Uma antiga casa medieval que passou para as mãos do jurista genovês J. Francesco Pavesi em 1606, que a reconstruiu ao estilo maneirista, mais típico do lugar de origem do proprietário do que da arquitectura tradicional de Palma. A disposição tradicional foi mantida no pátio. Foi alterada por reformas no século XIX, quando a casa foi convertida num edifício residencial.
Esta congregação foi estabelecida em Sineu em 1864. O oratório ou capela do convento é um edifício neo-gótico que foi inaugurado em 1892. Tem uma porta com um arco pontiagudo, com quatro arquivoltas planas que, tal como os compósitos, estão livres de ornamentação, com a parte inferior feita de pedra. Acima do portal, uma linha de imposição dá lugar a um rosáceo, cujos vitrais formam o M do anagrama de Maria. O coroamento tem motivos vegetais, dois pináculos laterais e um campanário encimado por uma cruz. À direita da capela, marcada com o número 19, encontra-se a fachada do próprio convento; tem três andares e uma porta de lintel. À esquerda da capela encontra-se o edifício da escola, que foi inaugurado a 19 de Junho de 1927. As salas de aula do edifício, actualmente desocupadas, estão distribuídas por três andares. O trabalho educativo das freiras durou quase até aos dias de hoje, até que a sua escola de oito anos foi transferida para a escola pública.
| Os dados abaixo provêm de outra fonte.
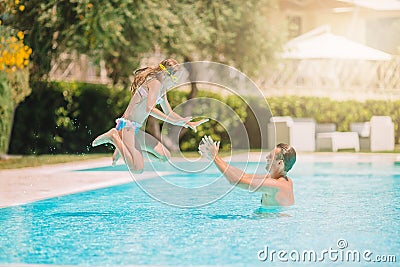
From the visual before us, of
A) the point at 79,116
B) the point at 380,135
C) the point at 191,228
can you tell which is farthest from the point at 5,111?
the point at 380,135

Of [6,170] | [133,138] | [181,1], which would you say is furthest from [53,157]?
[133,138]

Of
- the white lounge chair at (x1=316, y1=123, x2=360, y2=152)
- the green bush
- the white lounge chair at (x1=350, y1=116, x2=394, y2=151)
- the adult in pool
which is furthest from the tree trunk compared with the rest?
the white lounge chair at (x1=350, y1=116, x2=394, y2=151)

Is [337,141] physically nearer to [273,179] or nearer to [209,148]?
[273,179]

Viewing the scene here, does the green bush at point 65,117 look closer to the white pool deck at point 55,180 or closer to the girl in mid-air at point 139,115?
the white pool deck at point 55,180

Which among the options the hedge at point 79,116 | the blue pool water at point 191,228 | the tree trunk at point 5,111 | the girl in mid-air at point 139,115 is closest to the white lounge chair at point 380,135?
the hedge at point 79,116

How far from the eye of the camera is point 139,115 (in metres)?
8.34

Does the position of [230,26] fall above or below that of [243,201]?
above

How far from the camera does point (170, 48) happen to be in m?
17.2

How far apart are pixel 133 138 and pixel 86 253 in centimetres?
222

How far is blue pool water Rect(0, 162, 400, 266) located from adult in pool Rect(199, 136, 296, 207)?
19 centimetres

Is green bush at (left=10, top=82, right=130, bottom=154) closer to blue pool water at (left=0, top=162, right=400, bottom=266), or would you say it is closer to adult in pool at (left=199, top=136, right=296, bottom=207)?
blue pool water at (left=0, top=162, right=400, bottom=266)

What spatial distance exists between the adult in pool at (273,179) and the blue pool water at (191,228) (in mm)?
190

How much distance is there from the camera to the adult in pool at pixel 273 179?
7.94m

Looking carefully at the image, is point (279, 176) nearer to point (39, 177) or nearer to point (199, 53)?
point (39, 177)
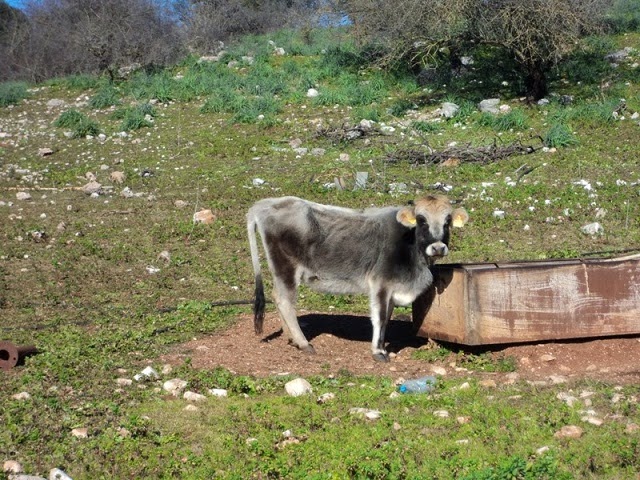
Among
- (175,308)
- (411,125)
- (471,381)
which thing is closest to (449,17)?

Pátio típico do século XVIII com arcos segmentados e colunas iónicas em mármore vermelho, provavelmente encomendado pela família Fonticheli, uma família de importantes comerciantes genoveses que comprou a casa em 1724. A escadaria, originalmente em dois voos, foi alongada numa renovação do século XIX. O ar modernista da fachada é o resultado de uma reforma dirigida pelo arquitecto Jaume Alenyà em 1909.
Símbolo do antigo esplendor da cidade, o palácio foi encomendado pelo Rei de Maiorca, James II, em 1309. Mandou construí-la sobre uma base de origem islâmica que era possivelmente a fortaleza do Emir Mubaxir, que morreu em 1114. Entre 1319 e 1523 foi a residência do veguer de fuera e, com o desaparecimento do Reino de Maiorca, sofreu graves danos. Em 1583, Filipe II transferiu-o para as freiras Concepcionistas e foi feita uma grande renovação (especialmente intensa no século XVII) para o adaptar à utilização conventual. Não há muito tempo, em 1987, a torre de menagem foi renovada. O conjunto que chegou até nós tem elementos tanto de um palácio fortificado como de um convento estritamente fechado. É um conjunto muito heterogéneo e a igreja, de tipologia tradicional, destaca-se.
O trabalho nesta grande igreja durou 25 anos, de 1786 a 1811. A peculiaridade é que enquanto em muitas aldeias uma construção tão monumental implicou a eliminação do oratório primitivo, neste caso foi decidido preservá-lo e construir o majestoso edifício ao lado do histórico, em terreno com cemitério. Algumas casas também tiveram de ser compradas. A antiga igreja é uma jóia arquitectónica, agora conhecida como Capela do Roser, com origens nos séculos XIII e XIV e uma adição lateral (onde o museu está localizado) no século XVI, ao lado do que costumava ser uma muralha. A nova igreja foi abençoada pelo reitor Benet Vadell (um nativo de Petra), "o último parente directo de Beat Juníper Serra. Outra curiosidade do novo templo é que quando foi abençoado, todo o custo já tinha sido cobrado, o que mostra o "interesse" e a "devoção" do povo.
Cruz dos Mortos, anteriormente conhecida como "La creu d'en Rapó". A cruz foi construída em 1585, e tem elementos góticos e renascentistas. A cruz em si é latina; os braços terminam em medalhões em forma de estrela, e os entrelaçamentos são decorados com motivos vegetais. Quatro símbolos alternados podem ser vistos na capital: dois brasões de armas de Sineu, o anagrama de Jesus e a sua data de construção, em 1585. Esta cruz, que foi construída por Rafael Guitard, está localizada no cruzamento das ruas Cruz e Toros e no início da rua Cementerio. Deve o seu nome actual à sua localização, como no passado era costume acompanhar os mortos a este lugar.